MOSCOW: February 22, 2008
Opening Speech of Metropolitan Laurus at Orthodox St Tikhon Humanitarian University
Eminence archpastors, reverend fathers, dear in Christ brothers and sisters:
Raising praise and gratitude to our Lord and Savior for the great and wondrous good and mercies poured out upon the entire Russian Orthodox Church, I feel it is my duty to express heartfelt thanks to the Reverend Rector, the teachers and students of the Orthodox St Tikhon Humanitarian University, who are studying the latest period of the history of our Church. They are helping to find common ground and ways to reestablish the fullness of brotherly communion within the Local Russian Orthodox Church. We have great sympathy and good will for the tireless efforts of the teachers who work here and the students, the future workers in the Vineyard of Christ. This love for our common history inspires and strengthens the relationship between the faithful children of the Russian Orthodox Church in the Fatherland and in the diaspora, and I believe that genuinely fraternal cooperation and friendly relations will further tighten the bonds between us, and will bring great benefits.

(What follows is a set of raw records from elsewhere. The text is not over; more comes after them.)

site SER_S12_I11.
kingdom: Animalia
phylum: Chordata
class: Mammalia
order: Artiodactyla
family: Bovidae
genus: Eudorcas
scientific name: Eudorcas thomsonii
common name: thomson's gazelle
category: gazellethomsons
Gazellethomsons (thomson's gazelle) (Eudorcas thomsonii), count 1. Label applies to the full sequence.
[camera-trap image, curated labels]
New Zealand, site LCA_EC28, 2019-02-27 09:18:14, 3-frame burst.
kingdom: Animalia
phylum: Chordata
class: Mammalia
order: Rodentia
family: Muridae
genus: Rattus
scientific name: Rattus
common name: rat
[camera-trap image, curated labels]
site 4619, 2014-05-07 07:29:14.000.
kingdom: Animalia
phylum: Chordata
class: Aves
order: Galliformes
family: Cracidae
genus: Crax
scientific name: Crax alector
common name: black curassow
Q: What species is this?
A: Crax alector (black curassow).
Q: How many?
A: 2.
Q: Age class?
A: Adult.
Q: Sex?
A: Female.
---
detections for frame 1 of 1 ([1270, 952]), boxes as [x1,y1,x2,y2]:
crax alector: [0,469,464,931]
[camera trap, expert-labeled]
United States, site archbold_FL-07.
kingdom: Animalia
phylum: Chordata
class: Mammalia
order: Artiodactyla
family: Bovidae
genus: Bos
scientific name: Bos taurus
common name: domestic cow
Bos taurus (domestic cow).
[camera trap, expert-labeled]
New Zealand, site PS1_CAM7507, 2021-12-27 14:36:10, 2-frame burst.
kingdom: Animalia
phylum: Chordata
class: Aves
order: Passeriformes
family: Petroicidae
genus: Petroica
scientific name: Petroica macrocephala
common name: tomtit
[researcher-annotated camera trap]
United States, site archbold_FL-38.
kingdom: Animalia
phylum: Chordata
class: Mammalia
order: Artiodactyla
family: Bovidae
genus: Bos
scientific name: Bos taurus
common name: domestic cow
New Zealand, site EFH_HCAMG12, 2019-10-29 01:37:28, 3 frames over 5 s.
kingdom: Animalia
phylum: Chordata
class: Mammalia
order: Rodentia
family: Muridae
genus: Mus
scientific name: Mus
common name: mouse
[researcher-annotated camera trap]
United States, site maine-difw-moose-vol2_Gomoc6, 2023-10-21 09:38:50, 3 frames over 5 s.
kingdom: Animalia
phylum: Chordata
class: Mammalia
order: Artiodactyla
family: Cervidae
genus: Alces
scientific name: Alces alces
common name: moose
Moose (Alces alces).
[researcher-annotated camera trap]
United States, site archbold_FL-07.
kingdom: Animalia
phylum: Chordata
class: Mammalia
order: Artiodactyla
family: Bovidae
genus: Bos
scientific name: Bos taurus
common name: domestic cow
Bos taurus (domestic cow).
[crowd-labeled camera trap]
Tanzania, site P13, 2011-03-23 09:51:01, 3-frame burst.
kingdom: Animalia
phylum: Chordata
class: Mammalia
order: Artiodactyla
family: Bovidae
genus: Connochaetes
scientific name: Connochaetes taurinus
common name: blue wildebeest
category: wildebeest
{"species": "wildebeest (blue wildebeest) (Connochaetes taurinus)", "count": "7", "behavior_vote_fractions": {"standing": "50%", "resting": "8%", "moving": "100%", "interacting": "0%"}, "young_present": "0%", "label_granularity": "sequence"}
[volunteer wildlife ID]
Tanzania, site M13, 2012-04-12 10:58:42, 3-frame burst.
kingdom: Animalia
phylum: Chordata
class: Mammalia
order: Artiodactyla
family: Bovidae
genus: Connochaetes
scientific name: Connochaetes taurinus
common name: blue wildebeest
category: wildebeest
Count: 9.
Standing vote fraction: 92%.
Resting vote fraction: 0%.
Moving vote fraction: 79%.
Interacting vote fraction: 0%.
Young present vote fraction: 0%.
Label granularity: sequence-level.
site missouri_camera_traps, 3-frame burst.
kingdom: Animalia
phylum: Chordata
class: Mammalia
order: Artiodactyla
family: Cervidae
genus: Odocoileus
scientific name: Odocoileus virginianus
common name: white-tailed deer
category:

The Russian Orthodox Church came together upon the bones of the New Martyrs and Confessors who suffered from the godless persecutions. We now have a great and glorious host of new sufferers. Infants and children, the elderly and the adults, princes and simple folk, men and women, bishops and parish priests, monks and laymen, Royal Passion-bearers and their subjects have formed a great host of many millions of martyrs of Russia, the glory and splendor of our Russian Orthodox Church. Our main task is to proclaim this glory, to preach the faith, the courage, staunchness and patience of our martyrs, who planted a seed in our souls, in the spirit of our people, who now bear the fruits of spiritual rebirth.
We must help to develop and strengthen these fruits in every way, we must unite our educational institutions, and service to the Church, with prayer to the Holy New Martyrs and Confessors of Russia, with veneration of their memory and imitation of their faith.
May Divine blessings visit all of you, and may the heavenly intercession of our New Martyrs and Confessors be with us, may they tend to our renewal. May peace and love increase among all of us! Amen.
During the discussion that followed, matters such as Orthodox witness in the West and parish life abroad were touched upon, as well as the specifics of parish life that helps preserve old Russian piety and culture abroad. The experiences of establishing the parish family, says Vladyka Gabriel of Manhattan, is the "talent that the Russian Orthodox Church Outside of Russia can bring to the rebirth and churchification of the Russian people."
Vladyka Laurus noted that the matter of reestablishing unity after the official signing of the Act of Canonical Communion is continuing: there are joint services, delegations from abroad visit Russia, and groups of Russians visit parishes abroad. This movement is helping strengthen internal church unity towards which the Russian Orthodox Church always strove.
In response to a question on the self-proclamation of independence of Kosovo, Bishop Peter of Cleveland stated: "I was born in the USA and am grateful to America, which gave me a great deal. But unfortunately, the West does not understand either the Russians or the Slavs. I speak openly about this despite the fact that I love the country I was born in. I do not know how to explain it, but I think that the West senses its spiritual bankruptcy in the face of Orthodox Christianity. The West fears Russian patriotism and Slavic unity."